THE PROBLEM: From the line containing "Букшан будет активно" through the end of the material below, output each line exactly as written, with pictures excluded.

RECORDED DATA:
○ ○ ○
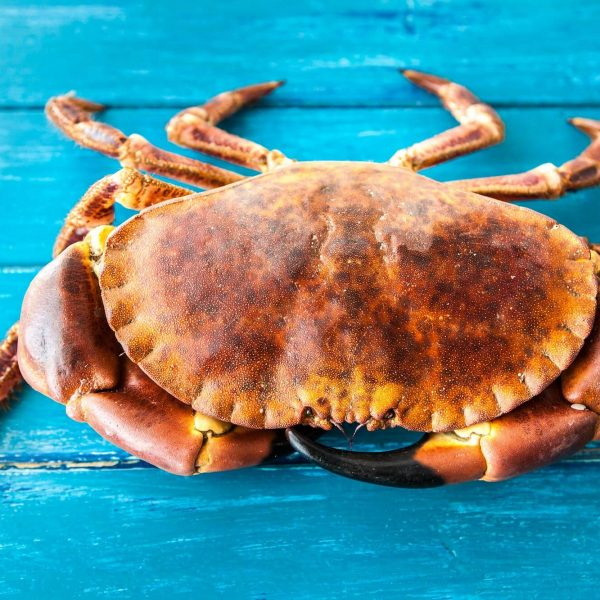 Dorset Shellfish large crab on blue wood
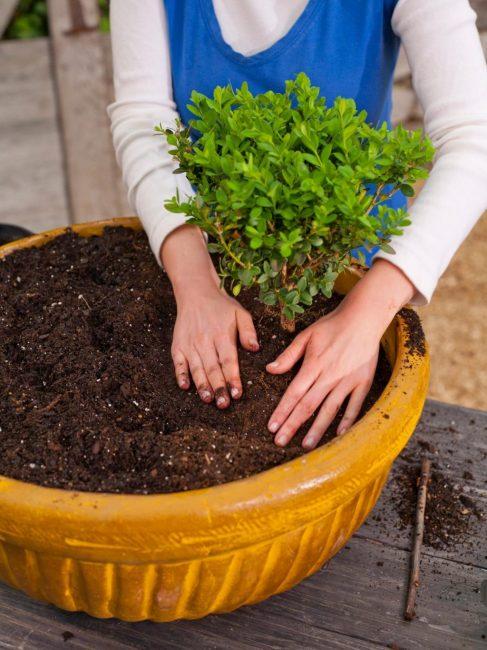 Букшан будет активно расти и развиваться в почке с кислотностью 5,5–6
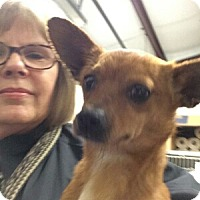 Dachshund/Chihuahua Mix Dog for adoption in Plano, Texas - Lil Bit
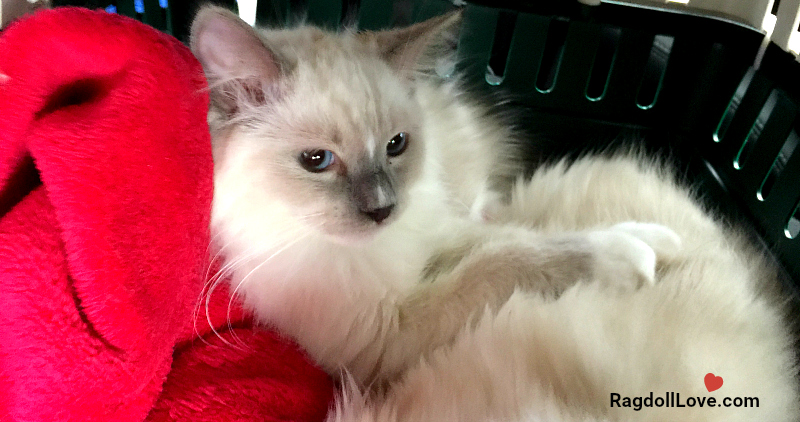 Blue Mitted Ragdoll Cat Duffy Travelling to his forever home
○ ○ ○
ANSWER TO THE PROBLEM:
 Букшан будет активно расти и развиваться в почке с кислотностью 5,5–6
 Dachshund/Chihuahua Mix Dog for adoption in Plano, Texas - Lil Bit
 Blue Mitted Ragdoll Cat Duffy Travelling to his forever home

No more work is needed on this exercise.